Determine the count of lines in the following entries that contain the string "recaptcha". Write only the number.

*AVAILABLE DATA*:
----------------

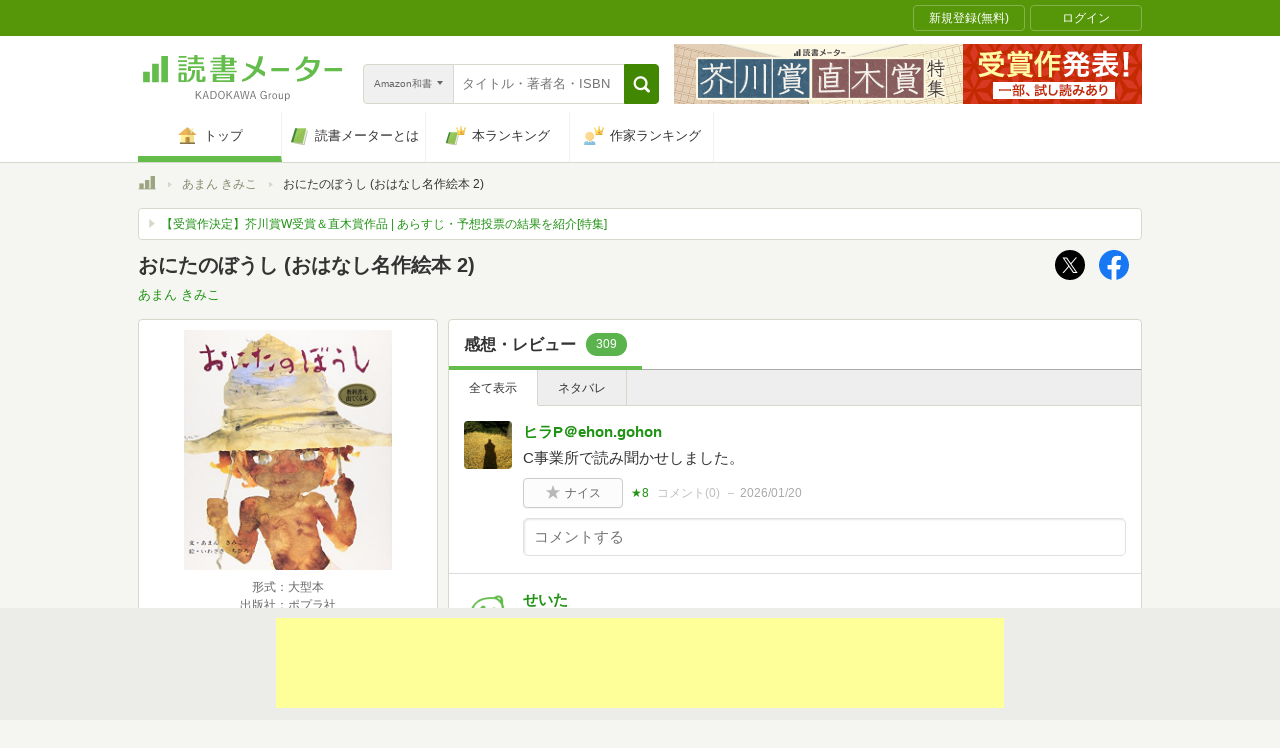

--- FILE ---
content_type: text/html; charset=utf-8
request_url: https://www.google.com/recaptcha/api2/aframe
body_size: 266
content:
<!DOCTYPE HTML><html><head><meta http-equiv="content-type" content="text/html; charset=UTF-8"></head><body><script nonce="DyOZwiUDaDb_r8p-T2t2Ew">/** Anti-fraud and anti-abuse applications only. See google.com/recaptcha */ try{var clients={'sodar':'https://pagead2.googlesyndication.com/pagead/sodar?'};window.addEventListener("message",function(a){try{if(a.source===window.parent){var b=JSON.parse(a.data);var c=clients[b['id']];if(c){var d=document.createElement('img');d.src=c+b['params']+'&rc='+(localStorage.getItem("rc::a")?sessionStorage.getItem("rc::b"):"");window.document.body.appendChild(d);sessionStorage.setItem("rc::e",parseInt(sessionStorage.getItem("rc::e")||0)+1);localStorage.setItem("rc::h",'1768934398058');}}}catch(b){}});window.parent.postMessage("_grecaptcha_ready", "*");}catch(b){}</script></body></html>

----------------

*REPLY TO THE TASK*: 2